Na presença de sintomas, como cefaléia, epigastralgia e escotomas, considerou-se o diagnóstico de iminência de eclâmpsia. A hipertensão gestacional foi definida como elevação dos níveis pressóricos após a 20ª semana de gravidez na ausência de proteinúria e hipertensão crônica foi diagnosticada na presença de hipertensão prévia à gravidez, sendo considerada agravada pela gestação ou pré-eclâmpsia superposta na presença de aumento súbito dos níveis pressóricos e/ou da proteinúria2.

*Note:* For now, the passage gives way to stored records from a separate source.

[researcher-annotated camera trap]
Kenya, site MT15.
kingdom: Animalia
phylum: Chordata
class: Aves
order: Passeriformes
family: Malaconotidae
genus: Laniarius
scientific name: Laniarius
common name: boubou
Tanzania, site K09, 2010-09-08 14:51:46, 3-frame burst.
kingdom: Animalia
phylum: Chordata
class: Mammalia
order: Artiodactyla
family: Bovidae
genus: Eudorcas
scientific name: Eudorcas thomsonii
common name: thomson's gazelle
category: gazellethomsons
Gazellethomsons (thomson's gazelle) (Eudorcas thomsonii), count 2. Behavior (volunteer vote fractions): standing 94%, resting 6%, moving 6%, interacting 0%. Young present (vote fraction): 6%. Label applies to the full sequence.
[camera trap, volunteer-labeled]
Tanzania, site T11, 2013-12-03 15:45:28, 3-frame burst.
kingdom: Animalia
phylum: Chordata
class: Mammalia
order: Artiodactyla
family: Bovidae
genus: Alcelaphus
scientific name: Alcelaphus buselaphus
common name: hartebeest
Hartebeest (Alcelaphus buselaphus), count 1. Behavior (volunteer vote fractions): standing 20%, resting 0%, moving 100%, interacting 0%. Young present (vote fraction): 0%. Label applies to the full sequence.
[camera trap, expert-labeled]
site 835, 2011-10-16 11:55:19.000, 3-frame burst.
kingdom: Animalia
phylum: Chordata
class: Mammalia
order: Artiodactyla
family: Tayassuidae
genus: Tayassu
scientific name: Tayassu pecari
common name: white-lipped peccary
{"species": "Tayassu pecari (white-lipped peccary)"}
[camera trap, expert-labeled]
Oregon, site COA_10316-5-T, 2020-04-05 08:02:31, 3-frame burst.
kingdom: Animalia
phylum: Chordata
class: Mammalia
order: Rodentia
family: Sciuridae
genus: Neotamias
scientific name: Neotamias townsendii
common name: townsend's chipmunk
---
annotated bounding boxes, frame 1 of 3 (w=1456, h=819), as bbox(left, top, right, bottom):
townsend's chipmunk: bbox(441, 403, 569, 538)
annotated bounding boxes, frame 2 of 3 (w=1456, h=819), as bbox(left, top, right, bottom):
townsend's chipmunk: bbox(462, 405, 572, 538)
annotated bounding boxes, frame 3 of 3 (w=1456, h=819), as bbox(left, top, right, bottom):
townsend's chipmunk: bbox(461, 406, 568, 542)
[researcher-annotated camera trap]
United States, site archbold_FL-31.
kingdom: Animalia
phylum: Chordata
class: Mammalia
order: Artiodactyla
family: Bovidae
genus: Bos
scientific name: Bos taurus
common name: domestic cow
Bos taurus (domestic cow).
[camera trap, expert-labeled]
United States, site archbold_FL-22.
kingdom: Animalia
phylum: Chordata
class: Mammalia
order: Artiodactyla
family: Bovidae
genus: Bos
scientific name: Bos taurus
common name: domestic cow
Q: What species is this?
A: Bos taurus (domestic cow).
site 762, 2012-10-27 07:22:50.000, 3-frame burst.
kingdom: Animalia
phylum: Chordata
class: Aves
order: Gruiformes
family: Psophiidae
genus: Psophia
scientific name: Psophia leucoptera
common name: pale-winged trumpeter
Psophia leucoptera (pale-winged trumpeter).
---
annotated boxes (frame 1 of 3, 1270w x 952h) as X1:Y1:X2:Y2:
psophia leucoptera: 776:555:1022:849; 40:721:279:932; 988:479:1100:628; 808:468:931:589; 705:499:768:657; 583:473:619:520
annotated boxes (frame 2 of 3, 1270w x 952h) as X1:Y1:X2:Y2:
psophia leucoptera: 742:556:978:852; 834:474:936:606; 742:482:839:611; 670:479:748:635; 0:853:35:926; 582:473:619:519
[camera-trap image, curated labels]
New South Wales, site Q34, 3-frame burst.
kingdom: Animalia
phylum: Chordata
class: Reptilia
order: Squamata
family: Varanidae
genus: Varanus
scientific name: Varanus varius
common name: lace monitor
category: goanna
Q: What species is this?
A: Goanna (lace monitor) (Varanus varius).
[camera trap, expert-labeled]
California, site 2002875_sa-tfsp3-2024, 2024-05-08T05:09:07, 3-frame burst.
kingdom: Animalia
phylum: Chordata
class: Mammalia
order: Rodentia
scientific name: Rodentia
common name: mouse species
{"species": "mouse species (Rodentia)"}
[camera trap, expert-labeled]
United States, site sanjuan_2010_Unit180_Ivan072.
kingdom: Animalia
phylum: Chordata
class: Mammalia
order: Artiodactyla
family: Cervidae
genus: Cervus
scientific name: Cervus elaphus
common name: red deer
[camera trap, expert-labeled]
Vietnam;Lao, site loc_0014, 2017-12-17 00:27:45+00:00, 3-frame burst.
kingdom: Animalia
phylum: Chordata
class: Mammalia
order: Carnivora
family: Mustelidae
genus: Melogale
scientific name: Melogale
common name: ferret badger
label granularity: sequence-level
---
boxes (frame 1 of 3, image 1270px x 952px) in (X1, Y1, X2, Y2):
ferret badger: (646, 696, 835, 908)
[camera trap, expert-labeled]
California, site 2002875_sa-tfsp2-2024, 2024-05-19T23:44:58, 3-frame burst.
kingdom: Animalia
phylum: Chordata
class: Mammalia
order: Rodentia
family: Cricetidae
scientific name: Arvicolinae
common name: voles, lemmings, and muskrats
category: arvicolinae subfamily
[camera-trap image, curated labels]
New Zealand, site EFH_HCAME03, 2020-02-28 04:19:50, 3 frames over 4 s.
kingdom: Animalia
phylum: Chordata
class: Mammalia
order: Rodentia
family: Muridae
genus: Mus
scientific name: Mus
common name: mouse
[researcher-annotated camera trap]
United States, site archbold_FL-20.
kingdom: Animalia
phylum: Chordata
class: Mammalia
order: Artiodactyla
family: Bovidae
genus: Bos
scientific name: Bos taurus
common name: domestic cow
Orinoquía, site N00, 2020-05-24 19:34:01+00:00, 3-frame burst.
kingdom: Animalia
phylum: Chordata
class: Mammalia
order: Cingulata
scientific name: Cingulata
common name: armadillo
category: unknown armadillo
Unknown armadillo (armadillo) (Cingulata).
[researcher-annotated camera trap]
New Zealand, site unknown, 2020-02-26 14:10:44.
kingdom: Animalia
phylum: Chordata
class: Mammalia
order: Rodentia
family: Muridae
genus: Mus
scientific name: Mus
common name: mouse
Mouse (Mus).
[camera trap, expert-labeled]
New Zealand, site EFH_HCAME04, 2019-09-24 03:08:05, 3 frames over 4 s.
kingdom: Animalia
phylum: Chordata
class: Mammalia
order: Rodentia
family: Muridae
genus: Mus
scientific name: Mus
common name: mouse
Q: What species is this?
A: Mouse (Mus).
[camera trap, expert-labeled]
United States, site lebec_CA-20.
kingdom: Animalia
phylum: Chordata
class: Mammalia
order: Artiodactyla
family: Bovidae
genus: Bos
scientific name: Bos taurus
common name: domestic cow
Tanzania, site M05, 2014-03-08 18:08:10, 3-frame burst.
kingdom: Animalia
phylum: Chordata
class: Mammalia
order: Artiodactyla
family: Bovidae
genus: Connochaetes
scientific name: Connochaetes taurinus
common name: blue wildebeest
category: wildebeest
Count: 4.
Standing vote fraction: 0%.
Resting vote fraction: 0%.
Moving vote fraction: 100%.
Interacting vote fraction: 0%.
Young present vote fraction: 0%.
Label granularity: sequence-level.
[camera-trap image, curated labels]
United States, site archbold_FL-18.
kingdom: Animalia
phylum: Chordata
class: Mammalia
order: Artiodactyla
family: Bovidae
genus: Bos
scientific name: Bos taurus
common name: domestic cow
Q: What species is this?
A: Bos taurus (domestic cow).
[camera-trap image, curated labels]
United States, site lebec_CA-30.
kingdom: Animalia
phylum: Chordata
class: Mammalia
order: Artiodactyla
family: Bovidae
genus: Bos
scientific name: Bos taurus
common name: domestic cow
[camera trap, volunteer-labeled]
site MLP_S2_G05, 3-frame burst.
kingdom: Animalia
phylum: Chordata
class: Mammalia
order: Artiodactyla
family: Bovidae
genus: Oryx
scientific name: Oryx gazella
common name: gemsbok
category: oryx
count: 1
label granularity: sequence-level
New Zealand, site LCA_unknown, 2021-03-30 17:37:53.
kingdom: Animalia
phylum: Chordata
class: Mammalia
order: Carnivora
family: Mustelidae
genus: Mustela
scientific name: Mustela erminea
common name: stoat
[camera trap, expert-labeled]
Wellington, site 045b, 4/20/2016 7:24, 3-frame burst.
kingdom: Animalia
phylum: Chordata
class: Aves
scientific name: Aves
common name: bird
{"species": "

A centralização fetal foi definida quando o índice de resistência obtido pela relação entre a artéria umbilical (AUm) e artéria cerebral média (ACM) se encontrava acima de um em fetos com aumento da resistência da artéria umbilical10. Na ausência da inversão do fluxo umbilical/cerebral (maior que um), também foi considerado como centralização fetal a alteração isolada das artérias umbilicais, quando o índice de resistência se encontrava acima do percentil 95 para a idade gestacional10,19.
O cálculo do tamanho da amostra foi realizado com o uso do programa Statcalc do Epi-Info versão 3.5.1. Em estudo anterior, observou-se uma frequência de centralização fetal alterada em gestantes com pré-eclâmpsia grave de 42%20, porém optamos por adotar uma frequência menor, de 20%, baseada na média das frequências de centralização fetal em gestações de alto risco12,16. Para um poder de 80% e um nível de confiança de 95%, com uma precisão relativa de 30%, obteve-se um número de 120 gestantes, que foi aumentado para 129, prevendo-se eventuais perdas.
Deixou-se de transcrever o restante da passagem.